All three already own sports content, with Amazon and Google partnering with the NFL to stream "Thursday Night Football" and "Sunday Ticket," respectively, while Apple owns streaming rights to "Friday Night Baseball" and Major League Soccer (MLS) tournaments.
"Apple and Amazon have money to burn, a desire to dig deeper into sports content, and appropriate platform infrastructure. Both currently offer澳洲幸运5官方开奖结果体彩网: direct-to-consumer (DTC) premium subscrip♑🌠tion channels for their subscribers to opt into for an additional charge, which makes them likely candidates for this sort of DTC distribution partnership," said Wedbush Securities analyst Alicia Reese in an email.
Among its other legacy networks, Iger was open to the possibility of spinning off ABC, the company’s broadcast network, and 澳洲幸运5官方开奖结果体彩网:divesting other channels with declining viewership, such as FX and NatGeo.

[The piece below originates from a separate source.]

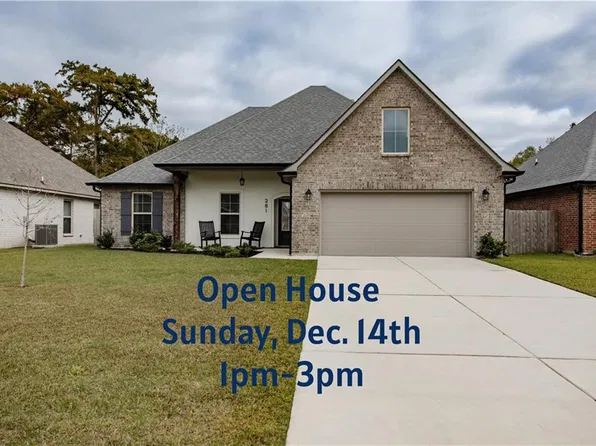 281 Hidden Cypress Dr, Belle Chasse, LA 70037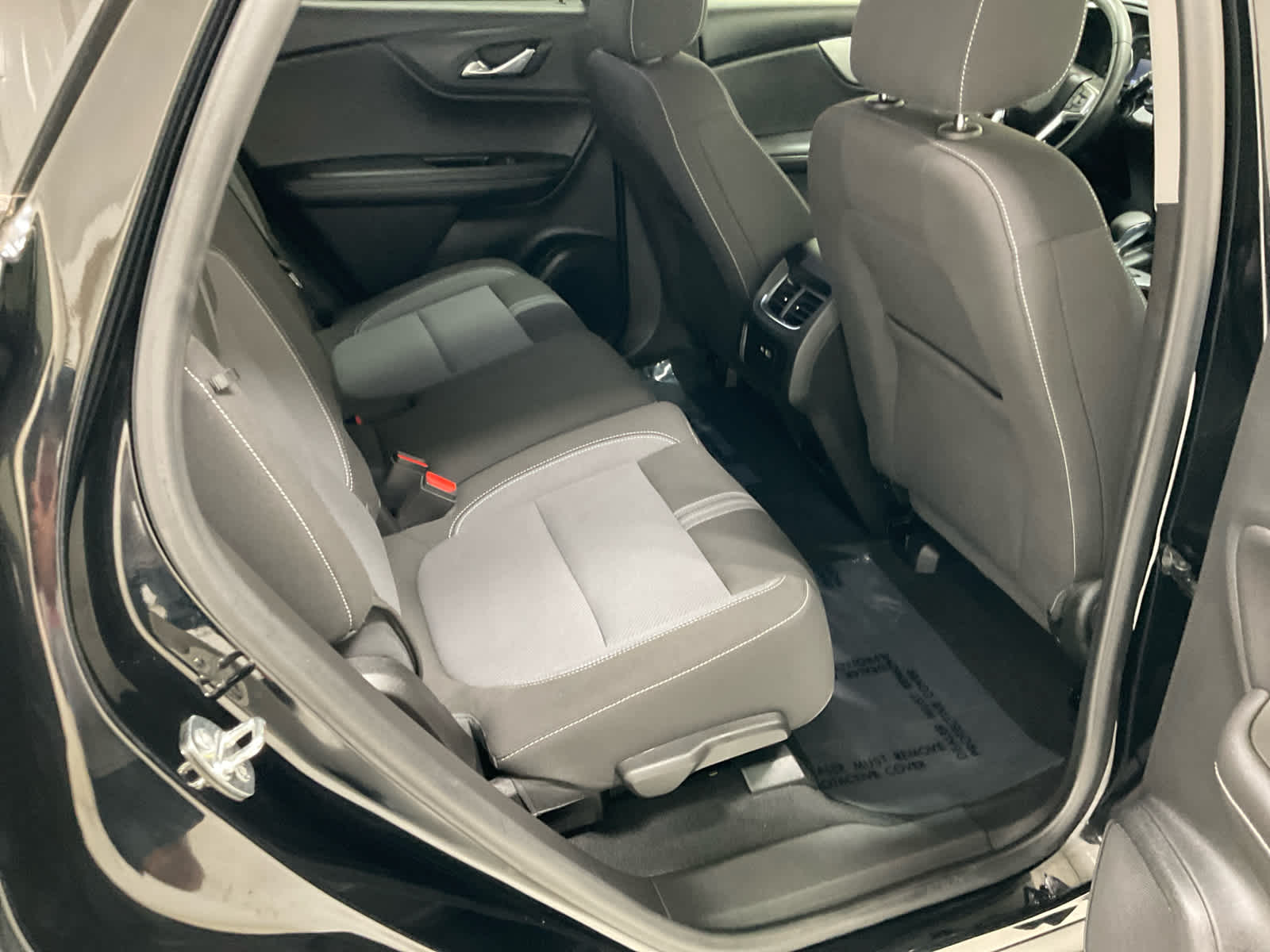 Used 2023 Chevrolet Blazer SUV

Iger’s announcement comes just after Disney’s board of directors said it would 澳洲幸运5官方开奖𝔉结果体彩网:extend his contract as CEO until 2026. The contract was previously set to expire at the end of next year.
The Decline of Cable TV
Falling cable TV viewership is a major reas๊on Disney is considering selling off ESPN, along with several other faltering networks such as ABC, NatGeo, and FX.
In 2018, Disney launched its ESPN+ streaming service but stopped short of putting prime ESPN content onto the platform as its cable TV business still generated billions of dollars in revenue. However, the rise of streaming platforms like Netflix, Hulu, Prime TV, Disney+, and others has accelerated cable’s declinꦬe, w🎶ith millions of Americans canceling their subscriptions every year.

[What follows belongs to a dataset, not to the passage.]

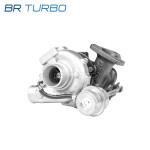 Gereviseerde turbocompressor  | 454187-5001RS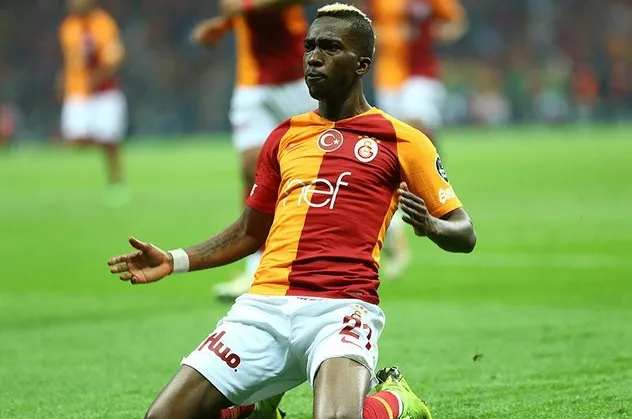 Son dakika: Henry Onyekuru transferinde flaş gelişme! Everton onay verdi...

More than 25 million U.S. households dropped their cable TV subscriptions between 2016 and 2021, Insider Intelligence reported, with subscriptions projected to fall a further 4.8% this year. Meanwhile, the share of U.S. households with a traditional pay TV subscription is forecast to drop below a majority for the first time in decades.
澳洲幸运5官方开奖结果体彩网:Operating income from Disn🐬ey's domestic cable channels fell 33% year-over-year in the latest fiscal quarter to $1.57 billion, from $2.35 billion in the same quarter las𒆙t year.
"The disruption of the traditional TV business is most notable," Iger said in the CNBC interview. "If anything, it’s happened to a greater extent than even I was aware."
Disney shares are up just under 2% so far this year. They’ve fallen 54% from an all-time high hit in early 2021.